Making it real in fiction: Dialog, Settings and Historical Events

January 8, 2016 | Tags: , , , | 1 Comment

If plot and character form the heart and soul of fiction, then dialogue, setting and historical accuracy comprise the flesh and bones. Rather than presume to make definitive statements on any of these, I’ll enumerate a few precepts that work for me in¬†writing fiction.

Realism in Dialogue:

  1. Say it aloud. Does it sound at all forced or awkward? Then it has to change.
  2. Brevity is best. But when a character must expound, revise it to a minimum.
  3. Understand the class and ethnicity of your characters. Differentiating speech patterns can be difficult, but will help the reader keep your characters straight. Also, see 1. above.
  4. Go easy on accents. An over-stressed phonetic accuracy stereotypes and diminishes a character. Even for comic relief, this sort of thing can be hard on the eyes.
  5. To dialog or not to dialog? Err on the side of more dialog, but know its limitations. You want it to display character and advance the story, but physical actions are better portrayed in exposition. Show them doing it, don’t have them tell us about it.

Realism in Setting:

  1. Can you see it? Whether it’s a hotel lobby, a street in New York, or a neighborhood in a city of your imagination, you have to see it in detail if it forms a significant part of your story. Make a diagram if you have to.
  2. Real places demand in-depth knowledge or solid research. The more well-known the setting (think iconic sights and cities), the more your readers will demand accuracy. Consult maps when necessary.
  3. Scenery and props are setting, too. Significant detail will flesh out the setting. ‘He sat down’ tells you something. ‘He sat in one of the red plush armchairs against the foyer wall’ adds elements of setting and mood. Likewise ‘She drove to the church at 5 pm’ versus ‘She drove to church at dusk under a flaming sky.’
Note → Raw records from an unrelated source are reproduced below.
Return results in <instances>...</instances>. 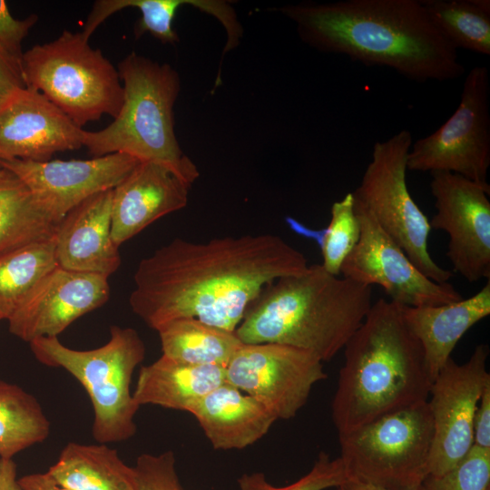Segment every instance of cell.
I'll return each instance as SVG.
<instances>
[{
	"instance_id": "9c48e42d",
	"label": "cell",
	"mask_w": 490,
	"mask_h": 490,
	"mask_svg": "<svg viewBox=\"0 0 490 490\" xmlns=\"http://www.w3.org/2000/svg\"><path fill=\"white\" fill-rule=\"evenodd\" d=\"M412 142L407 130L375 142L371 161L352 194L425 276L445 283L452 273L430 255L429 220L412 198L407 183V155Z\"/></svg>"
},
{
	"instance_id": "d590c367",
	"label": "cell",
	"mask_w": 490,
	"mask_h": 490,
	"mask_svg": "<svg viewBox=\"0 0 490 490\" xmlns=\"http://www.w3.org/2000/svg\"><path fill=\"white\" fill-rule=\"evenodd\" d=\"M474 446L490 450V384L484 389L475 413Z\"/></svg>"
},
{
	"instance_id": "d6986e66",
	"label": "cell",
	"mask_w": 490,
	"mask_h": 490,
	"mask_svg": "<svg viewBox=\"0 0 490 490\" xmlns=\"http://www.w3.org/2000/svg\"><path fill=\"white\" fill-rule=\"evenodd\" d=\"M112 194L96 193L63 218L55 234L59 267L107 278L119 269V247L111 234Z\"/></svg>"
},
{
	"instance_id": "6da1fadb",
	"label": "cell",
	"mask_w": 490,
	"mask_h": 490,
	"mask_svg": "<svg viewBox=\"0 0 490 490\" xmlns=\"http://www.w3.org/2000/svg\"><path fill=\"white\" fill-rule=\"evenodd\" d=\"M308 266L299 250L273 234L176 238L139 262L129 303L155 330L193 318L234 332L268 285Z\"/></svg>"
},
{
	"instance_id": "44dd1931",
	"label": "cell",
	"mask_w": 490,
	"mask_h": 490,
	"mask_svg": "<svg viewBox=\"0 0 490 490\" xmlns=\"http://www.w3.org/2000/svg\"><path fill=\"white\" fill-rule=\"evenodd\" d=\"M403 318L421 343L434 381L457 342L475 324L490 314V279L467 299L439 306L400 305Z\"/></svg>"
},
{
	"instance_id": "2e32d148",
	"label": "cell",
	"mask_w": 490,
	"mask_h": 490,
	"mask_svg": "<svg viewBox=\"0 0 490 490\" xmlns=\"http://www.w3.org/2000/svg\"><path fill=\"white\" fill-rule=\"evenodd\" d=\"M108 278L59 266L34 288L7 320L9 331L24 341L58 337L74 320L109 299Z\"/></svg>"
},
{
	"instance_id": "5b68a950",
	"label": "cell",
	"mask_w": 490,
	"mask_h": 490,
	"mask_svg": "<svg viewBox=\"0 0 490 490\" xmlns=\"http://www.w3.org/2000/svg\"><path fill=\"white\" fill-rule=\"evenodd\" d=\"M117 71L123 87L122 108L104 129L85 131L83 146L93 157L120 152L161 164L191 186L199 171L182 152L174 132L178 73L168 64L136 53L123 58Z\"/></svg>"
},
{
	"instance_id": "f546056e",
	"label": "cell",
	"mask_w": 490,
	"mask_h": 490,
	"mask_svg": "<svg viewBox=\"0 0 490 490\" xmlns=\"http://www.w3.org/2000/svg\"><path fill=\"white\" fill-rule=\"evenodd\" d=\"M330 213L329 224L320 230L307 229L292 219H288V224L297 233L315 240L321 250L322 267L328 273L339 276L345 259L357 245L360 236V224L355 212L352 192L335 201Z\"/></svg>"
},
{
	"instance_id": "3957f363",
	"label": "cell",
	"mask_w": 490,
	"mask_h": 490,
	"mask_svg": "<svg viewBox=\"0 0 490 490\" xmlns=\"http://www.w3.org/2000/svg\"><path fill=\"white\" fill-rule=\"evenodd\" d=\"M344 357L331 403L338 435L427 401L433 379L399 304L374 302L345 345Z\"/></svg>"
},
{
	"instance_id": "9a60e30c",
	"label": "cell",
	"mask_w": 490,
	"mask_h": 490,
	"mask_svg": "<svg viewBox=\"0 0 490 490\" xmlns=\"http://www.w3.org/2000/svg\"><path fill=\"white\" fill-rule=\"evenodd\" d=\"M140 162L124 153L89 160L0 161V167L20 180L53 216L62 220L91 196L113 190Z\"/></svg>"
},
{
	"instance_id": "83f0119b",
	"label": "cell",
	"mask_w": 490,
	"mask_h": 490,
	"mask_svg": "<svg viewBox=\"0 0 490 490\" xmlns=\"http://www.w3.org/2000/svg\"><path fill=\"white\" fill-rule=\"evenodd\" d=\"M50 422L37 399L0 379V458L12 457L45 440Z\"/></svg>"
},
{
	"instance_id": "d4e9b609",
	"label": "cell",
	"mask_w": 490,
	"mask_h": 490,
	"mask_svg": "<svg viewBox=\"0 0 490 490\" xmlns=\"http://www.w3.org/2000/svg\"><path fill=\"white\" fill-rule=\"evenodd\" d=\"M60 222L12 173L0 183V255L53 238Z\"/></svg>"
},
{
	"instance_id": "8992f818",
	"label": "cell",
	"mask_w": 490,
	"mask_h": 490,
	"mask_svg": "<svg viewBox=\"0 0 490 490\" xmlns=\"http://www.w3.org/2000/svg\"><path fill=\"white\" fill-rule=\"evenodd\" d=\"M29 344L40 363L64 368L85 389L94 413L92 433L99 444L123 442L135 435L140 406L131 393V382L144 359L145 345L134 328L111 326L108 342L89 350L70 348L58 337Z\"/></svg>"
},
{
	"instance_id": "8d00e7d4",
	"label": "cell",
	"mask_w": 490,
	"mask_h": 490,
	"mask_svg": "<svg viewBox=\"0 0 490 490\" xmlns=\"http://www.w3.org/2000/svg\"><path fill=\"white\" fill-rule=\"evenodd\" d=\"M18 483L24 490H70L58 485L46 472L24 475Z\"/></svg>"
},
{
	"instance_id": "ab89813d",
	"label": "cell",
	"mask_w": 490,
	"mask_h": 490,
	"mask_svg": "<svg viewBox=\"0 0 490 490\" xmlns=\"http://www.w3.org/2000/svg\"><path fill=\"white\" fill-rule=\"evenodd\" d=\"M11 175L10 172L0 167V183Z\"/></svg>"
},
{
	"instance_id": "ffe728a7",
	"label": "cell",
	"mask_w": 490,
	"mask_h": 490,
	"mask_svg": "<svg viewBox=\"0 0 490 490\" xmlns=\"http://www.w3.org/2000/svg\"><path fill=\"white\" fill-rule=\"evenodd\" d=\"M188 412L217 450L251 446L278 420L262 403L226 382L194 403Z\"/></svg>"
},
{
	"instance_id": "4dcf8cb0",
	"label": "cell",
	"mask_w": 490,
	"mask_h": 490,
	"mask_svg": "<svg viewBox=\"0 0 490 490\" xmlns=\"http://www.w3.org/2000/svg\"><path fill=\"white\" fill-rule=\"evenodd\" d=\"M348 479L341 459H331L327 453L320 452L309 473L289 485L274 486L260 472L243 474L238 485L240 490H325L335 488Z\"/></svg>"
},
{
	"instance_id": "7c38bea8",
	"label": "cell",
	"mask_w": 490,
	"mask_h": 490,
	"mask_svg": "<svg viewBox=\"0 0 490 490\" xmlns=\"http://www.w3.org/2000/svg\"><path fill=\"white\" fill-rule=\"evenodd\" d=\"M488 354L487 345L480 344L462 364L450 358L432 383L427 399L433 422L428 475L446 474L474 446L475 413L490 384Z\"/></svg>"
},
{
	"instance_id": "74e56055",
	"label": "cell",
	"mask_w": 490,
	"mask_h": 490,
	"mask_svg": "<svg viewBox=\"0 0 490 490\" xmlns=\"http://www.w3.org/2000/svg\"><path fill=\"white\" fill-rule=\"evenodd\" d=\"M0 490H24L16 478V465L13 459L0 458Z\"/></svg>"
},
{
	"instance_id": "836d02e7",
	"label": "cell",
	"mask_w": 490,
	"mask_h": 490,
	"mask_svg": "<svg viewBox=\"0 0 490 490\" xmlns=\"http://www.w3.org/2000/svg\"><path fill=\"white\" fill-rule=\"evenodd\" d=\"M37 21L38 16L34 14L21 20L15 18L6 2L0 0V45L12 55L22 59L21 44Z\"/></svg>"
},
{
	"instance_id": "8fae6325",
	"label": "cell",
	"mask_w": 490,
	"mask_h": 490,
	"mask_svg": "<svg viewBox=\"0 0 490 490\" xmlns=\"http://www.w3.org/2000/svg\"><path fill=\"white\" fill-rule=\"evenodd\" d=\"M312 353L276 343L244 344L225 367L226 383L262 403L277 419L292 418L327 378Z\"/></svg>"
},
{
	"instance_id": "cb8c5ba5",
	"label": "cell",
	"mask_w": 490,
	"mask_h": 490,
	"mask_svg": "<svg viewBox=\"0 0 490 490\" xmlns=\"http://www.w3.org/2000/svg\"><path fill=\"white\" fill-rule=\"evenodd\" d=\"M162 355L186 364L225 368L243 343L235 331L193 318L172 320L156 330Z\"/></svg>"
},
{
	"instance_id": "484cf974",
	"label": "cell",
	"mask_w": 490,
	"mask_h": 490,
	"mask_svg": "<svg viewBox=\"0 0 490 490\" xmlns=\"http://www.w3.org/2000/svg\"><path fill=\"white\" fill-rule=\"evenodd\" d=\"M183 5H191L213 15L222 24H226L232 14L231 7L221 1L98 0L93 5L82 34L90 39L95 29L111 15L127 7H136L142 15L134 26L136 38L148 32L163 44H174L179 41V36L172 28V21L178 8Z\"/></svg>"
},
{
	"instance_id": "30bf717a",
	"label": "cell",
	"mask_w": 490,
	"mask_h": 490,
	"mask_svg": "<svg viewBox=\"0 0 490 490\" xmlns=\"http://www.w3.org/2000/svg\"><path fill=\"white\" fill-rule=\"evenodd\" d=\"M489 102V71L485 66H475L465 78L453 114L434 132L412 142L407 170L449 172L490 186Z\"/></svg>"
},
{
	"instance_id": "7402d4cb",
	"label": "cell",
	"mask_w": 490,
	"mask_h": 490,
	"mask_svg": "<svg viewBox=\"0 0 490 490\" xmlns=\"http://www.w3.org/2000/svg\"><path fill=\"white\" fill-rule=\"evenodd\" d=\"M225 382L223 367L191 365L162 355L140 368L132 396L140 407L155 405L188 412L194 403Z\"/></svg>"
},
{
	"instance_id": "7a4b0ae2",
	"label": "cell",
	"mask_w": 490,
	"mask_h": 490,
	"mask_svg": "<svg viewBox=\"0 0 490 490\" xmlns=\"http://www.w3.org/2000/svg\"><path fill=\"white\" fill-rule=\"evenodd\" d=\"M311 47L368 66H386L418 83L461 77L457 50L420 0H342L281 8Z\"/></svg>"
},
{
	"instance_id": "4fadbf2b",
	"label": "cell",
	"mask_w": 490,
	"mask_h": 490,
	"mask_svg": "<svg viewBox=\"0 0 490 490\" xmlns=\"http://www.w3.org/2000/svg\"><path fill=\"white\" fill-rule=\"evenodd\" d=\"M354 208L360 236L341 266L343 278L367 286L378 285L390 300L407 307L439 306L463 299L449 282L438 283L425 276L355 200Z\"/></svg>"
},
{
	"instance_id": "e0dca14e",
	"label": "cell",
	"mask_w": 490,
	"mask_h": 490,
	"mask_svg": "<svg viewBox=\"0 0 490 490\" xmlns=\"http://www.w3.org/2000/svg\"><path fill=\"white\" fill-rule=\"evenodd\" d=\"M84 133L44 95L24 87L0 107V161H49L83 147Z\"/></svg>"
},
{
	"instance_id": "ac0fdd59",
	"label": "cell",
	"mask_w": 490,
	"mask_h": 490,
	"mask_svg": "<svg viewBox=\"0 0 490 490\" xmlns=\"http://www.w3.org/2000/svg\"><path fill=\"white\" fill-rule=\"evenodd\" d=\"M191 186L168 168L140 162L113 189L111 234L120 246L158 219L183 209Z\"/></svg>"
},
{
	"instance_id": "1f68e13d",
	"label": "cell",
	"mask_w": 490,
	"mask_h": 490,
	"mask_svg": "<svg viewBox=\"0 0 490 490\" xmlns=\"http://www.w3.org/2000/svg\"><path fill=\"white\" fill-rule=\"evenodd\" d=\"M423 485L426 490H489L490 450L473 446L454 468L439 476L427 475Z\"/></svg>"
},
{
	"instance_id": "52a82bcc",
	"label": "cell",
	"mask_w": 490,
	"mask_h": 490,
	"mask_svg": "<svg viewBox=\"0 0 490 490\" xmlns=\"http://www.w3.org/2000/svg\"><path fill=\"white\" fill-rule=\"evenodd\" d=\"M25 86L38 91L76 125L103 114L115 118L123 103L117 69L82 32L64 31L56 39L23 53Z\"/></svg>"
},
{
	"instance_id": "ba28073f",
	"label": "cell",
	"mask_w": 490,
	"mask_h": 490,
	"mask_svg": "<svg viewBox=\"0 0 490 490\" xmlns=\"http://www.w3.org/2000/svg\"><path fill=\"white\" fill-rule=\"evenodd\" d=\"M433 422L427 401L382 416L338 435L348 479L410 490L428 475Z\"/></svg>"
},
{
	"instance_id": "277c9868",
	"label": "cell",
	"mask_w": 490,
	"mask_h": 490,
	"mask_svg": "<svg viewBox=\"0 0 490 490\" xmlns=\"http://www.w3.org/2000/svg\"><path fill=\"white\" fill-rule=\"evenodd\" d=\"M372 304L371 286L309 265L268 285L235 333L244 344L290 346L326 362L344 348Z\"/></svg>"
},
{
	"instance_id": "603a6c76",
	"label": "cell",
	"mask_w": 490,
	"mask_h": 490,
	"mask_svg": "<svg viewBox=\"0 0 490 490\" xmlns=\"http://www.w3.org/2000/svg\"><path fill=\"white\" fill-rule=\"evenodd\" d=\"M46 473L70 490H138L134 467L105 444L69 442Z\"/></svg>"
},
{
	"instance_id": "4316f807",
	"label": "cell",
	"mask_w": 490,
	"mask_h": 490,
	"mask_svg": "<svg viewBox=\"0 0 490 490\" xmlns=\"http://www.w3.org/2000/svg\"><path fill=\"white\" fill-rule=\"evenodd\" d=\"M57 266L55 236L0 255V321L8 320Z\"/></svg>"
},
{
	"instance_id": "e575fe53",
	"label": "cell",
	"mask_w": 490,
	"mask_h": 490,
	"mask_svg": "<svg viewBox=\"0 0 490 490\" xmlns=\"http://www.w3.org/2000/svg\"><path fill=\"white\" fill-rule=\"evenodd\" d=\"M24 87L21 59L0 45V107Z\"/></svg>"
},
{
	"instance_id": "f35d334b",
	"label": "cell",
	"mask_w": 490,
	"mask_h": 490,
	"mask_svg": "<svg viewBox=\"0 0 490 490\" xmlns=\"http://www.w3.org/2000/svg\"><path fill=\"white\" fill-rule=\"evenodd\" d=\"M334 490H390L380 486L373 485L368 483L360 482L354 479H348ZM410 490H426L423 484L416 488Z\"/></svg>"
},
{
	"instance_id": "d6a6232c",
	"label": "cell",
	"mask_w": 490,
	"mask_h": 490,
	"mask_svg": "<svg viewBox=\"0 0 490 490\" xmlns=\"http://www.w3.org/2000/svg\"><path fill=\"white\" fill-rule=\"evenodd\" d=\"M133 467L138 490H183L172 450L159 455L142 454Z\"/></svg>"
},
{
	"instance_id": "f1b7e54d",
	"label": "cell",
	"mask_w": 490,
	"mask_h": 490,
	"mask_svg": "<svg viewBox=\"0 0 490 490\" xmlns=\"http://www.w3.org/2000/svg\"><path fill=\"white\" fill-rule=\"evenodd\" d=\"M429 18L456 49L490 55L489 0H420Z\"/></svg>"
},
{
	"instance_id": "5bb4252c",
	"label": "cell",
	"mask_w": 490,
	"mask_h": 490,
	"mask_svg": "<svg viewBox=\"0 0 490 490\" xmlns=\"http://www.w3.org/2000/svg\"><path fill=\"white\" fill-rule=\"evenodd\" d=\"M431 176L436 212L429 224L447 233L454 270L469 282L490 279V186L449 172Z\"/></svg>"
}]
</instances>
Making Historical Events Real:

  1. Research, research, research. Internet research is fine, but get yourself to a library for original documents where possible. Look to experts for advice.
  2. Know the details of your setting. Get acquainted with clothing, household items, professional gear and architecture of the target period.
  3. Use novels of the period. Read copiously for a grounding in the speech of the time and for a sense of the zeitgeist.
  4. Vocabulary differences. Don’t assume your personal word stock is up to the challenge. To cite a well-known example, a psychiatrist in the nineteenth century was called an alienist.
  5. Employ slang and archaisms of the time, but only very sparsely and judiciously.
  6. Wear your research lightly. There will be a temptation to use everything you learn. Don’t do it.

Volumes have been written on these aspects of writing, and for good reason. But a writer has to start somewhere, and these time-tested tips will take you a long way toward realism in your fiction.